**Passage:**
>>>>>
This is the second in a series of interviews with multigenerational families of CBCers. Read the first article here.

Today, the story of mother and daughter Julie Pagé and Sarah Ouellette , and the uncle who inspired their career paths.

Working life at CBC/Radio-Canada

Julie: I began my career at CBC/Radio-Canada in October 1988. After finishing my communications degree with a specialty in television at Promedia School in Montreal, I was hired as a journalist at CBXFT, CBC/Radio-Canada’s French-language TV station in Edmonton, Alberta. From TV and radio reporter to anchor for Alberta ce soir and the Western edition of Canada Aujourd’hui on RDI, my great Albertan adventure lasted 15 years. In 2003, I decided to move my little family to the Ottawa area. From senior researcher and content producer for Le téléjournal Ottawa-Gatineau, to starting in May 2014 as a media relations and issues management consultant at Corporate Communications, I’m proud of the road I’ve travelled.
<<<<<
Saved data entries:
>>>>>
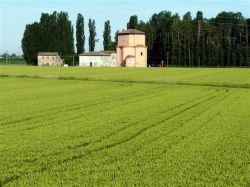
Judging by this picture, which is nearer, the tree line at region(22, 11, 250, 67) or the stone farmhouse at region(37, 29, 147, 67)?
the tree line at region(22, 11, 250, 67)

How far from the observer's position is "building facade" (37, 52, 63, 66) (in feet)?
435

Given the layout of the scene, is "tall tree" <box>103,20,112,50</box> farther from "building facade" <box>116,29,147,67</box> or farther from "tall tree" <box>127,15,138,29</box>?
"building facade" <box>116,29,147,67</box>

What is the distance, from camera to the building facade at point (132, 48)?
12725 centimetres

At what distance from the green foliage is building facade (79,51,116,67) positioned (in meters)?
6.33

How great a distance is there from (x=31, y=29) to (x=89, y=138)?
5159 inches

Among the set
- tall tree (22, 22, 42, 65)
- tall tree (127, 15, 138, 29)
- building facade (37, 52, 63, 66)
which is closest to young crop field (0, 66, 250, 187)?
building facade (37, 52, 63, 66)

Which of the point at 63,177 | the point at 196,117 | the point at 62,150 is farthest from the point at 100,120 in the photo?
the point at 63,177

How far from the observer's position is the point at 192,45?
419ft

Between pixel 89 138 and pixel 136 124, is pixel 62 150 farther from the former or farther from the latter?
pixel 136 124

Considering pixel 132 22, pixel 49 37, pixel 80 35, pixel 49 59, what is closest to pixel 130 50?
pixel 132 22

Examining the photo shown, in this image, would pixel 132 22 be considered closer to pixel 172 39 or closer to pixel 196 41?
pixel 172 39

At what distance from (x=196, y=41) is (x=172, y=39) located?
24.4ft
<<<<<
>>>>>
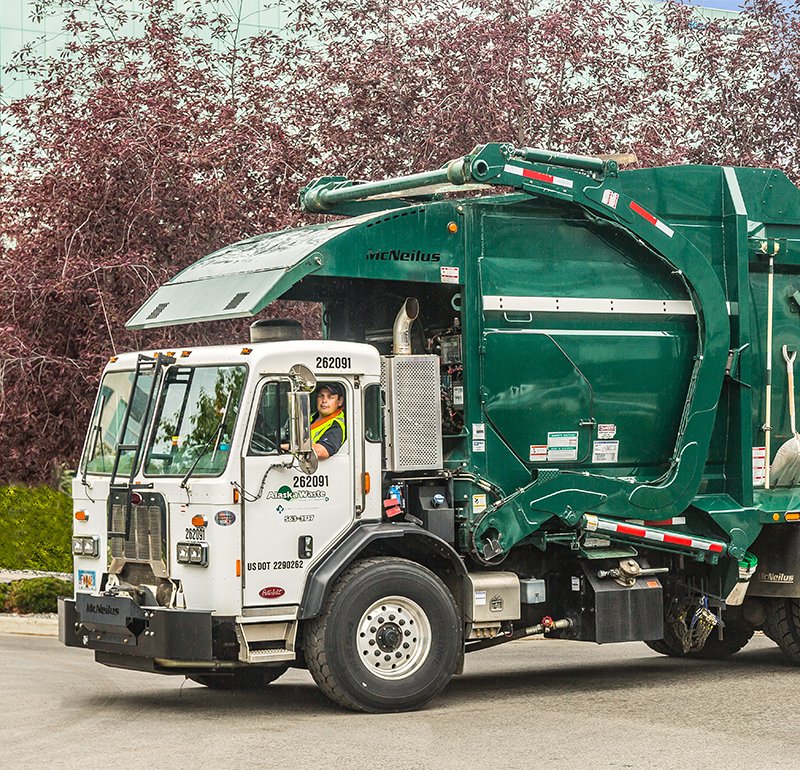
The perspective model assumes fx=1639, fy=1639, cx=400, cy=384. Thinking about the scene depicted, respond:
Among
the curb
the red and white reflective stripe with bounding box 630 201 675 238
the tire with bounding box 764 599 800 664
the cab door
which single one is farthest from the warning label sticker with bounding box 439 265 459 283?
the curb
<<<<<
**Work order 1:** List every program that the interview passage names in connection with Julie's work.
**Work order 2:**
Answer these questions from the interview passage:
(a) In what month and year did Julie begin her career at CBC/Radio-Canada?
(b) At which school did she finish her communications degree?
(c) In what year did she move her family to the Ottawa area?

**Expected output 1:**
Alberta ce soir
Canada Aujourd'hui (Western edition, on RDI)
Le téléjournal Ottawa-Gatineau

**Expected output 2:**
(a) October 1988
(b) Promedia School in Montreal
(c) 2003